Start of Excerpt
Customer journey analytics can help marketers identify what customers are doing, thinking and feeling, as well as the touchpoints that they use and the people they interact with along the way. 

But theory is one thing and practical application is quite another, Forrester Research analysts explain in a new report.

Cambridge, Mass.-based Forrester Research analysts Tina Moffett and Joana van den Brink-Quintanilha call journey analytics — which combines quantitative and qualitative data to analyze customer behaviors and motivations across touchpoints and over time to optimize customer interactions and predict future behavior — "the next frontier in customer-obsessed insights."

But they also warn that teams deploying journey analytics face many roadblocks. They have too many approaches across multiple teams, fail to connect customer identity across channels and lack talent with mixed-discipline skill sets.

Understanding Customer Journey Analytics

Customer journey analytics is a crowded field, with Forrester identifying 42 vendors with backgrounds in everything from marketing and customer service to website technology and marketing agency. 

The analysts broke down the players by four major classes of capability – data fusion, journey design and planning, journey testing and optimization, and journey automation.
End of Excerpt
*Your goal*: According to the article on customer journey analytics, why do teams deploying journey analytics face roadblocks? Answer in one to three sentences.
Start of Data for review
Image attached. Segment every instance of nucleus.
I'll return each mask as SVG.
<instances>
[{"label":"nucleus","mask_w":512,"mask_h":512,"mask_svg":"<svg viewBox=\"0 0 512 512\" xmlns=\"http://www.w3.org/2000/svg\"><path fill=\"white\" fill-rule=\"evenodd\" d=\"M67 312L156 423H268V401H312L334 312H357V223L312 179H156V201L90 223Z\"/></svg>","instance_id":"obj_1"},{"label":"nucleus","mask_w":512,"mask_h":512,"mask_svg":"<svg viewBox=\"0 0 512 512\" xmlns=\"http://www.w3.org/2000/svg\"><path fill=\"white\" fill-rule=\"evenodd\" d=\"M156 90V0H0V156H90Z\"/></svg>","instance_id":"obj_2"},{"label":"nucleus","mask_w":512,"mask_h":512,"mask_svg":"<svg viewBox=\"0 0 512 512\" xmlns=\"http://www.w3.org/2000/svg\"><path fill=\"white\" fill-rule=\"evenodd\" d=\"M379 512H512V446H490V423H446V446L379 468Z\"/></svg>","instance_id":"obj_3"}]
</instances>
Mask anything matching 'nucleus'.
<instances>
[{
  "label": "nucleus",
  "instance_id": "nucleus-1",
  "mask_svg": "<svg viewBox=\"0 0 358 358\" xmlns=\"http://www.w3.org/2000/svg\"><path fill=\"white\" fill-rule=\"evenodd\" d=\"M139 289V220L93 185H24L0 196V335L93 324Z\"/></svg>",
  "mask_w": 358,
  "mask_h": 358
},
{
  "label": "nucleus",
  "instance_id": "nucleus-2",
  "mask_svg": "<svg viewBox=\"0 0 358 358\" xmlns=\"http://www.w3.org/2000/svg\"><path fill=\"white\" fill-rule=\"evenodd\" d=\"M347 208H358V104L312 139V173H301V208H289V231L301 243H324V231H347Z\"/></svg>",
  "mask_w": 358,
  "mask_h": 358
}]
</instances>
End of Data for review
*The answer*: Such teams use too many approaches across multiple teams and fail to connect customer identity across channels. They also lack talent with mixed-discipline skill sets.